ROME (Reuters) – Italy’s services sector registered broadly stable activity in December, a survey showed on Wednesday, holding up better than expected as new business grew for the first time since June.
S&P Global’s Purchasing Managers’ Index (PMI) for Italian services climbed to 49.9 in December from 49.5 the month before, remaining just marginally below the 50 mark that separates growth from contraction.
The result was above a median forecast of 49.5 in a Reuters survey of nine analysts.
The new business sub-index for the sector returned to expansion after five consecutive sub-50 readings, coming in at 50.5 against 49.5 the month before.
“Notably, inflows of new business rose for the first time since June, amid reports of improved client demand, though gains came primarily from the domestic market as new export work declined sharply,” said Lewis Cooper, economist at S&P Global Market Intelligence.

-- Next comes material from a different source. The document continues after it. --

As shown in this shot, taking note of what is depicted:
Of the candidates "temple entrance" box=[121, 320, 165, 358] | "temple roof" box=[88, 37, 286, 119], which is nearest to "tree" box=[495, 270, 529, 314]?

The PMI for Italy’s smaller manufacturing sector, released on Monday, showed contraction for a sixth month running in December, at broadly the same rate as the month before.
The composite Purchasing Managers’ Index combining services and manufacturing stood at 49.6 in December, up from 48.9 the month before but still pointing to contraction.
National statistics bureau ISTAT said last month Italy’s economy would grow by 0.4% this year, slashing a 1.9% projection made in June and warning of several downside risks that could lead to an even sharper slowdown.
“Whilst the improvement in demand provided welcome news following a challenging fourth quarter of 2022 for the services sector, at this still weak level of growth – and combined with sustained weakness in manufacturing – the Italian economy is still clearly facing challenges as we enter 2023,” S&P Global’s economist Lewis Cooper said.